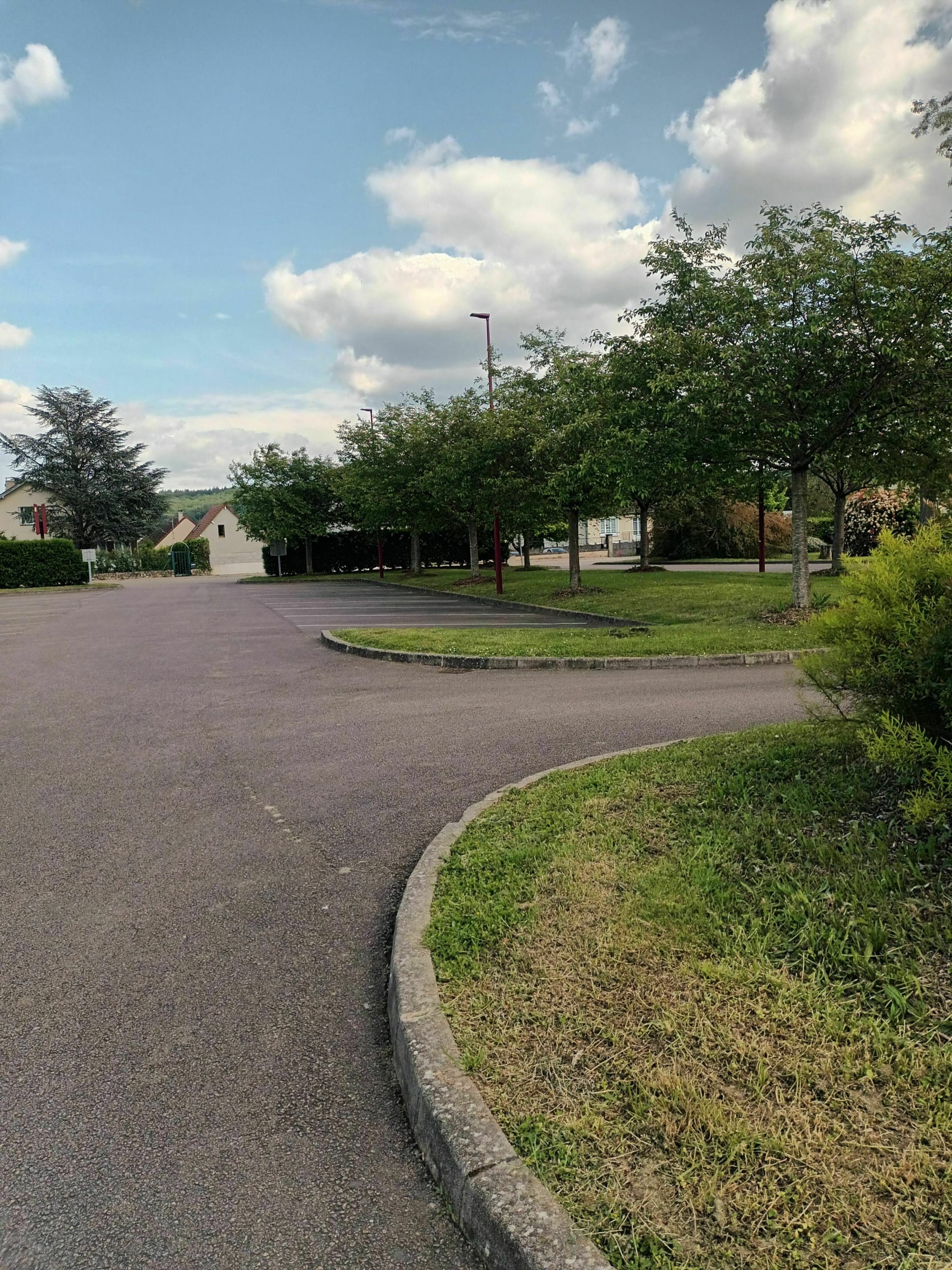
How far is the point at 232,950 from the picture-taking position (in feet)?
11.7

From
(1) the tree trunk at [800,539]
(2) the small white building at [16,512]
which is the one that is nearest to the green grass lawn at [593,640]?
(1) the tree trunk at [800,539]

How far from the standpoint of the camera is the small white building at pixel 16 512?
6988 cm

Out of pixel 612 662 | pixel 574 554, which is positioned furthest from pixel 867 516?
pixel 612 662

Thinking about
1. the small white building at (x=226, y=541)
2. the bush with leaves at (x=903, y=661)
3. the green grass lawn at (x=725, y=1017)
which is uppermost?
the small white building at (x=226, y=541)

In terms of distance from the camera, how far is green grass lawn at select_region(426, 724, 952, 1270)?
1.95 metres

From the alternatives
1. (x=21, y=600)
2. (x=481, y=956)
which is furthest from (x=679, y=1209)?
(x=21, y=600)

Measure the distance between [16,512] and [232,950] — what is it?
256 ft

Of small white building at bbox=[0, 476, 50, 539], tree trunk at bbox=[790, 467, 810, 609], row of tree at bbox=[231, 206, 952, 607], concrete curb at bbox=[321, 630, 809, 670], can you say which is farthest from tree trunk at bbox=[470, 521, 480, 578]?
small white building at bbox=[0, 476, 50, 539]

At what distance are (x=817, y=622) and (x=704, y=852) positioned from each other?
1.35m

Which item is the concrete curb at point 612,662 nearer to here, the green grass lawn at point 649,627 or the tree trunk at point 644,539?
the green grass lawn at point 649,627

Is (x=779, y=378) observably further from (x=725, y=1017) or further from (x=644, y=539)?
(x=644, y=539)

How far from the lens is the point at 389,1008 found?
308cm

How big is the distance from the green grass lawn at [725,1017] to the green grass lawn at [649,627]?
4.44 feet

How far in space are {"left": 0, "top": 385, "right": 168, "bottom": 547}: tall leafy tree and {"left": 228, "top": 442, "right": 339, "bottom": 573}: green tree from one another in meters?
28.2
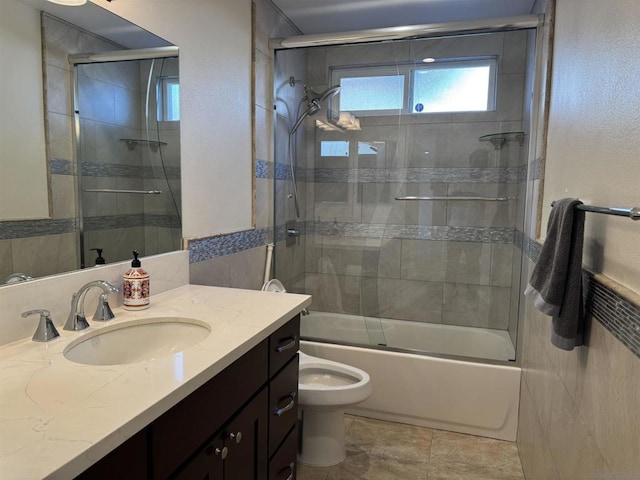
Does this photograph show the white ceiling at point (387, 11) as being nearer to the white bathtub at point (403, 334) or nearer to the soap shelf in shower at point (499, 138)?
the soap shelf in shower at point (499, 138)

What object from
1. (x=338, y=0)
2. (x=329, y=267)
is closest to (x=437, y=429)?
(x=329, y=267)

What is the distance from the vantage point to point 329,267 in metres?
3.27

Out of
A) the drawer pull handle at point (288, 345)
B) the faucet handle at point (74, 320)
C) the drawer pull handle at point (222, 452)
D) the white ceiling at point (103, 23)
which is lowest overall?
the drawer pull handle at point (222, 452)

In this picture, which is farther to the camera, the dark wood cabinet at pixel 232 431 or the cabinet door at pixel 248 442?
the cabinet door at pixel 248 442

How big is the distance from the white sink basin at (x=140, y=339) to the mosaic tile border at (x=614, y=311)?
1.09 m

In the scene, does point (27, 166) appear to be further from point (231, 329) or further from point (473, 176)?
point (473, 176)

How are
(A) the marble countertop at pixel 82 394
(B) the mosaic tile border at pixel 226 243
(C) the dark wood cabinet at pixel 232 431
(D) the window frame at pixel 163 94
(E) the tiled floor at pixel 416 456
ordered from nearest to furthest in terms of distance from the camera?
(A) the marble countertop at pixel 82 394 < (C) the dark wood cabinet at pixel 232 431 < (D) the window frame at pixel 163 94 < (B) the mosaic tile border at pixel 226 243 < (E) the tiled floor at pixel 416 456

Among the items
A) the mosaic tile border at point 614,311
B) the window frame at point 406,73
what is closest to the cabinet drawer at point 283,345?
the mosaic tile border at point 614,311

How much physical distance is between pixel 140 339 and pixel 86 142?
658mm

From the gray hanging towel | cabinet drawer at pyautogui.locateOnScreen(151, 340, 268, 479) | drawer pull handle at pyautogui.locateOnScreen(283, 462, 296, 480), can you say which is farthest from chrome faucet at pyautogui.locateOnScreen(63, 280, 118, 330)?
the gray hanging towel

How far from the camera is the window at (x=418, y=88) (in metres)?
2.91

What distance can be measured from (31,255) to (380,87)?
2.48 meters

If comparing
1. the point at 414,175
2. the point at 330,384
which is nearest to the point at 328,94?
the point at 414,175

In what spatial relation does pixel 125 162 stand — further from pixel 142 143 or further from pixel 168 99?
pixel 168 99
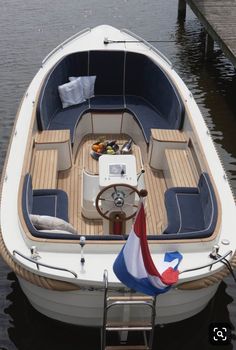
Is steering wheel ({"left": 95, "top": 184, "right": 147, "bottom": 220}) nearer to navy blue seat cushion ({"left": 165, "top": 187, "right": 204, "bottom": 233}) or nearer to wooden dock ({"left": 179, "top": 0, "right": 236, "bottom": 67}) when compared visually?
navy blue seat cushion ({"left": 165, "top": 187, "right": 204, "bottom": 233})

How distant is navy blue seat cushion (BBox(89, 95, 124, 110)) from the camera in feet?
32.9

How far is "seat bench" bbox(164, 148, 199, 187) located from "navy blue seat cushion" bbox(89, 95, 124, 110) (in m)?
2.33

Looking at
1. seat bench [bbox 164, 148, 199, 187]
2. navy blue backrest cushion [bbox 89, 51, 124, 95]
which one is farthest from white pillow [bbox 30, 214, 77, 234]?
navy blue backrest cushion [bbox 89, 51, 124, 95]

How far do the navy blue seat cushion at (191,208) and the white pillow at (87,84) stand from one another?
438 cm

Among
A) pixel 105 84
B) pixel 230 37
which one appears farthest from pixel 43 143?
pixel 230 37

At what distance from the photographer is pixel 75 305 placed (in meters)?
5.25

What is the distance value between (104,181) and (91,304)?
66.4 inches

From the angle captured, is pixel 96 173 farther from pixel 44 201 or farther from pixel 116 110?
pixel 116 110

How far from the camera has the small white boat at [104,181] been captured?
5.20 meters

====

* [Problem details]: Count the lines in the items above that contain the string "hanging", with case counting, and reply with that number alone.

* [Worked solution]: 2